The Taylors are working class, the Watsons upper crust. The Taylors are blue-collar, the Watsons bourgeois. The Taylors are from this side of the tracks, the Watsons from that side.
So look out: class warfare is on the menu.
That means that the ancestral ceremony referred to in the title, a tradition which was abandoned with the end of slavery because of its association with the ugly injustice of that period, comes up as a potential ceremony element. And because one clan wants to include it and the other doesn't, it's a point of angry contention.
Paula Patton and Laz Alonzo play corporate attorney Sabrina Watson and investment banker Jason Taylor, the bride and groom, while Angela Bassett and Loretta Devine portray the respective matriarchs, the antipathetic mothers of the soon-to-be spouses.
And the large supporting cast of friends and family members bringing assorted bits of baggage to the festivities includes Mike Epps, DeRay Davis, Valarie Pettiford, Julie Bowen, Tasha Smith, and Meagan Good.
Devine's tradition-minded Mrs. Taylor, a salty and anger-management-challenged postal worker who raised her son, Jason, in Brooklyn, has watched as he has achieved success on Wall Street.
Now he's about to marry into a wealthy Martha's Vineyard family that she hasn't even met yet and who have pretty much excluded her from all the wedding arrangements.
Her conflict with her counterpart, Bassett's elegant and haughtly Mrs. Watson, who's married (but perhaps not for long) to troubled and preoccupied businessman Brian Stokes Mitchell, is inevitable, and Mrs. Watson is irritated that the wedding has had to be planned in such a short period of time, the golden career opportunity in China for the newlyweds notwithstanding.
And with Mrs. Taylor wanting to carry on the broom-jumping tradition, just as her family always has, Mrs. Watson is losing the controlling grip she has always assumed she would have on the nuptials.
The mothers' immediate antagonism isn't helped by the fact that some see the Watsons, the lighter-skinned and more-modern-minded of the two families, as betraying their race with the way they portray and refer to their ancestors.
Debuting director Salim Akil, whose background is in television, works from a screenplay by Elizabeth Hunter and Arlene Gibbs based on a story by Hunter.

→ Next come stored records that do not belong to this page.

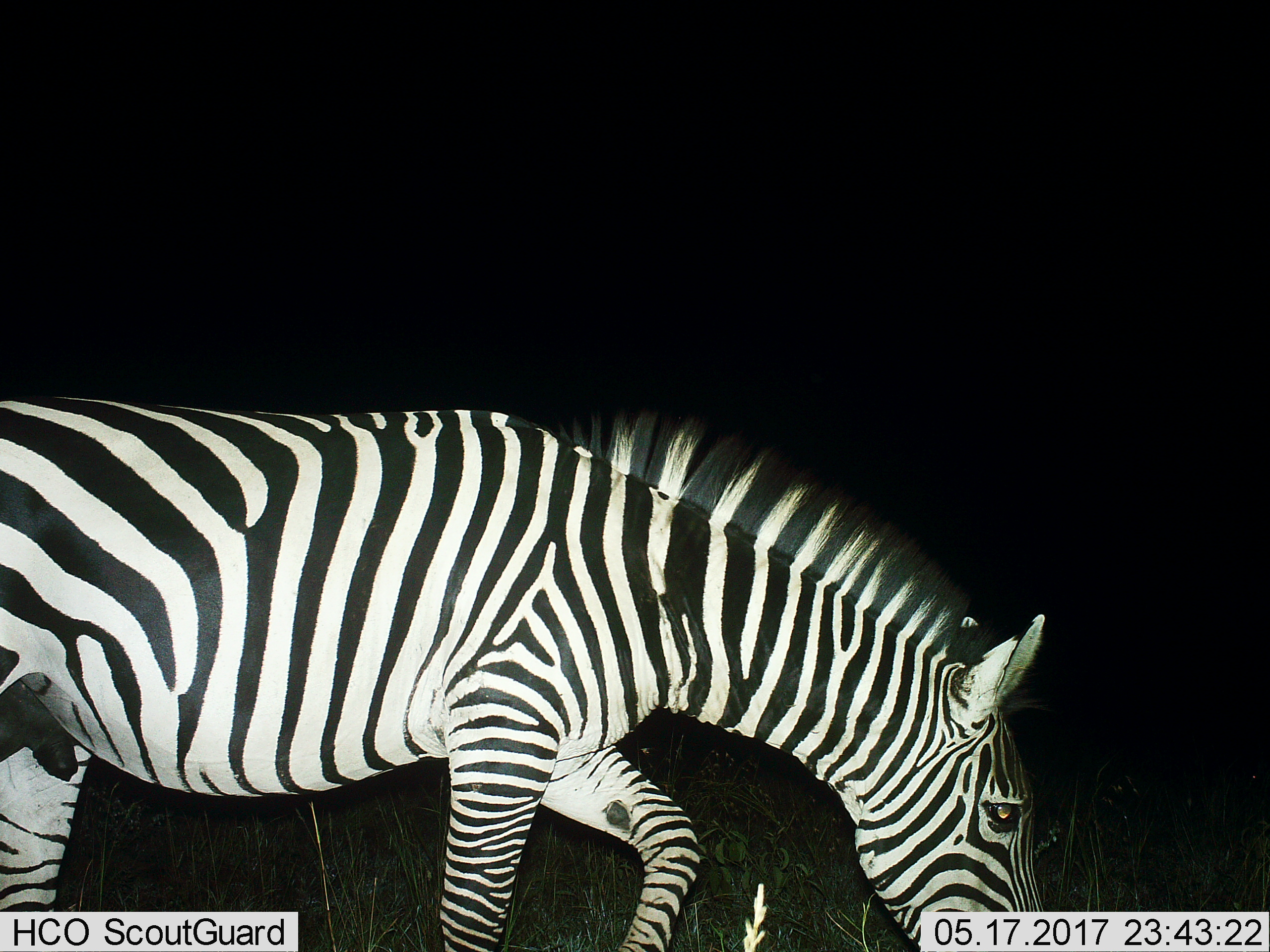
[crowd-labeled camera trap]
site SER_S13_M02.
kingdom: Animalia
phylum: Chordata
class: Mammalia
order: Perissodactyla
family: Equidae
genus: Equus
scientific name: Equus quagga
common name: plains zebra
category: zebraplains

He shoots in an agreeable and appropriate warm glow.
And although there are a few too many melodramatic flourishes and family skeletons for one wedding in one movie to comfortably include, the property is so good-natured that we forgive the slight excess.

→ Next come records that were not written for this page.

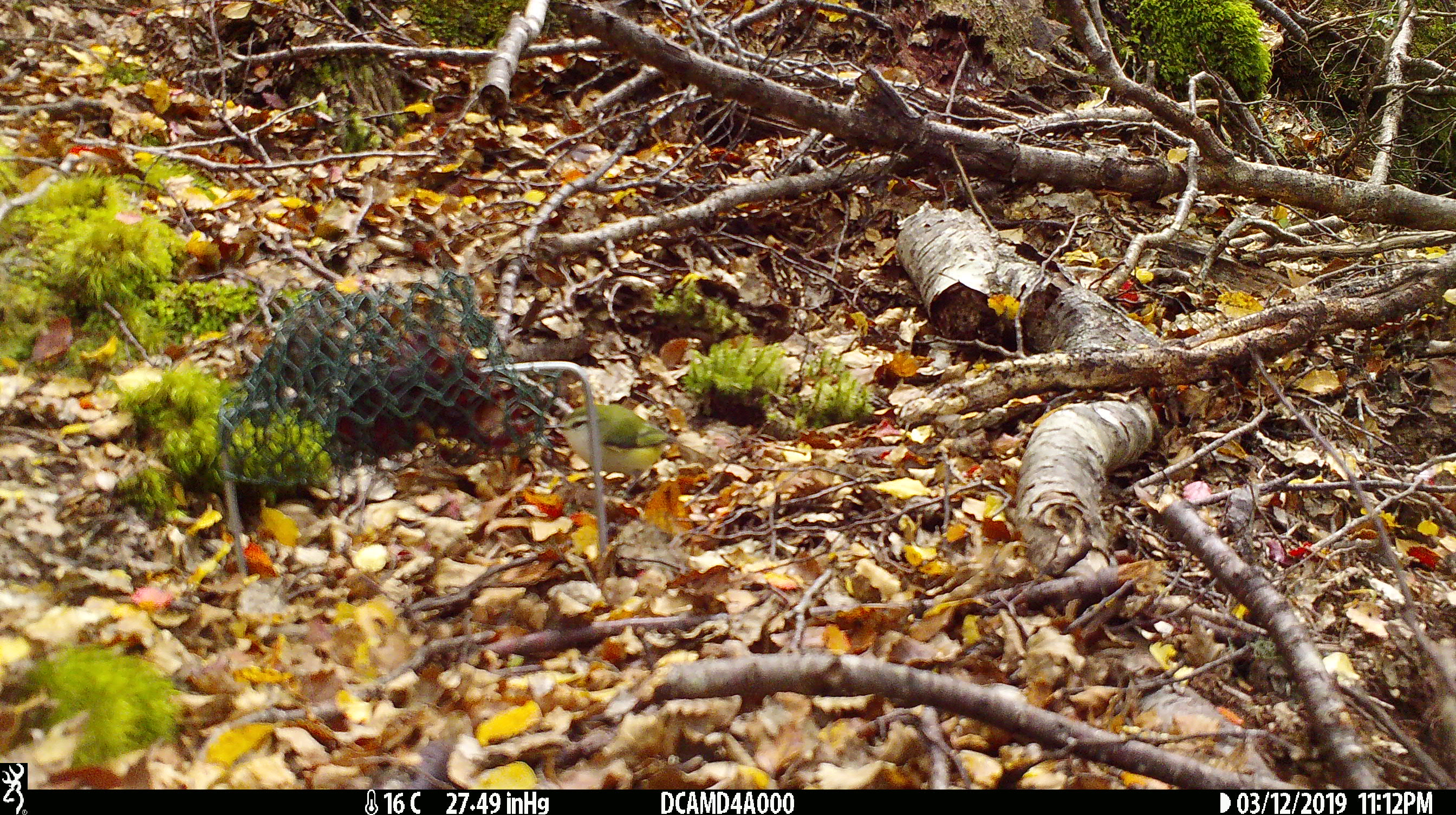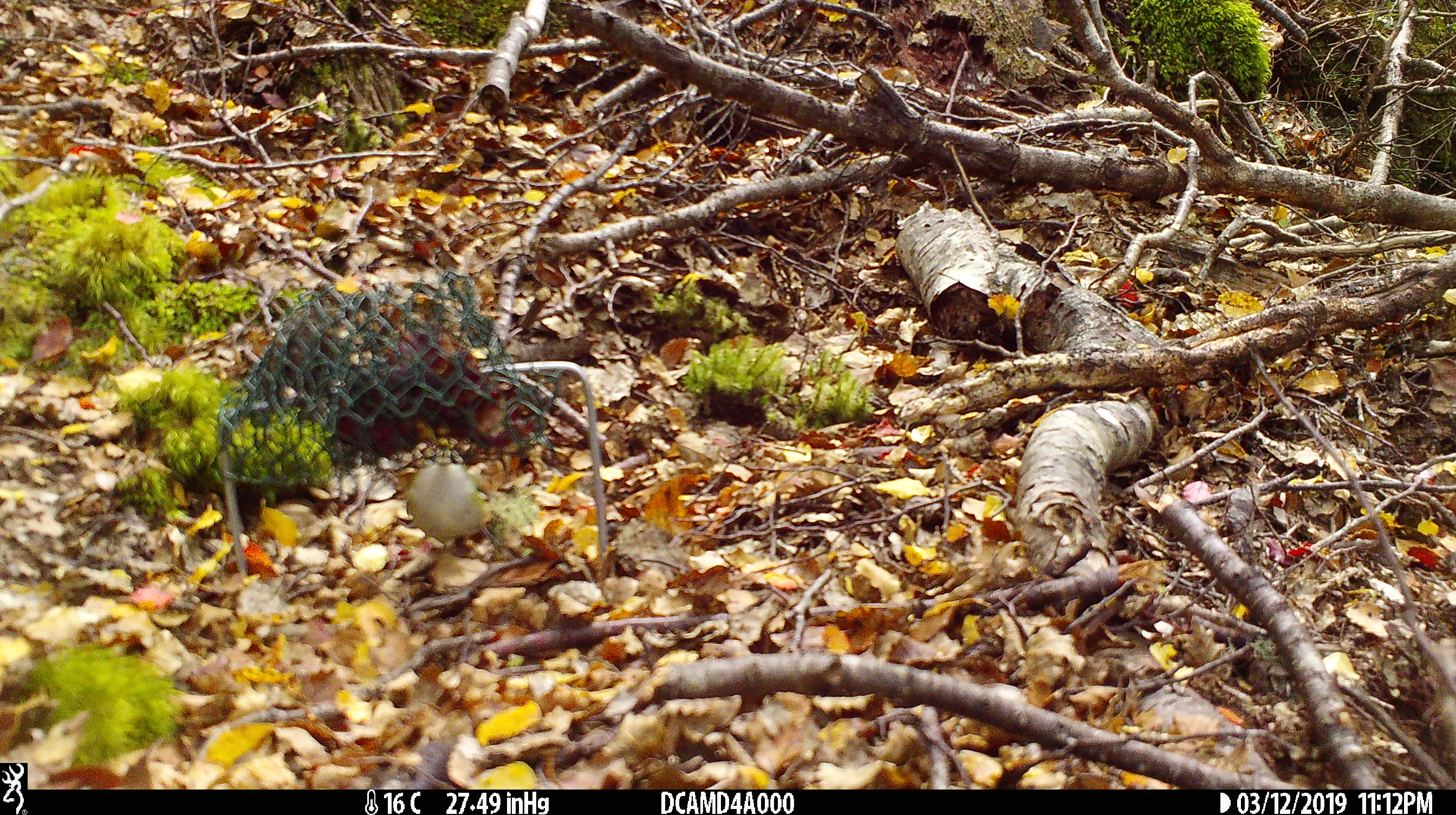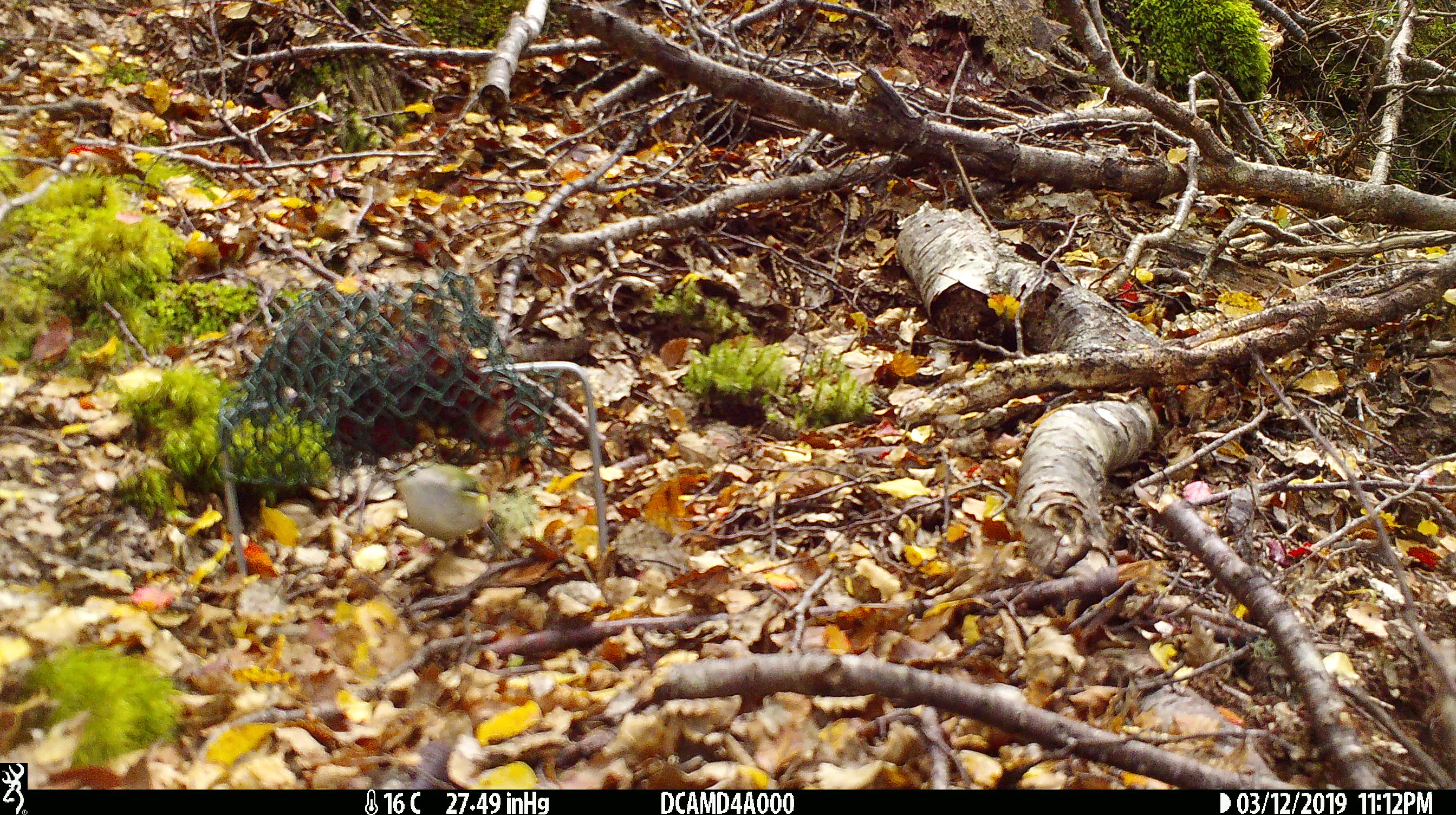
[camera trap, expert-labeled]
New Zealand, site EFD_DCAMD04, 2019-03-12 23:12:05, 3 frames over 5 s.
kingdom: Animalia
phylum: Chordata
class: Aves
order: Passeriformes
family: Acanthisittidae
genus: Acanthisitta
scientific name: Acanthisitta chloris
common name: rifleman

What makes us so willing to play along are the abundant hearty laughs and numerous friendly chuckles served up by the knowing script and game cast, especially Devine, terrific as usual as a protective, stubborn mom and widow hanging on to her son, herself, and her values for dear life, and Epps, more restrained and grounded in reality and thus much funnier than usual.

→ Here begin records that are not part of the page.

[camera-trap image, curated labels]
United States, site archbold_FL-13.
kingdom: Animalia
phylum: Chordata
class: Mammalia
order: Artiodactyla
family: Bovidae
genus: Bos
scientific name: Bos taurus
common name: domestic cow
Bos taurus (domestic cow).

Director Akil does make the mistake of starting at slightly too melodramatic a pitch, rather than establishing the rhythms of everyday life so that the contrast would be more striking once the arguing commenced. When the matriarchs meet, they get off on the wrong foot so quickly and so completely that only the discipline and talent of Devine and Bassett keep the train on the track.
But the comforting presence of the two of them, coupled with the likable leavening of the material with humor pretty much all the way through, keeps us on the side of the movie, if not on the side of particular characters.
So we'll wed 2½ stars out of 4 for an audience-friendly matrimonial comedy about family, food, and a family feud. Jumping the Broom gives this bride and groom a sneak peek at what "for worse" might look like -- and we're all the better for it.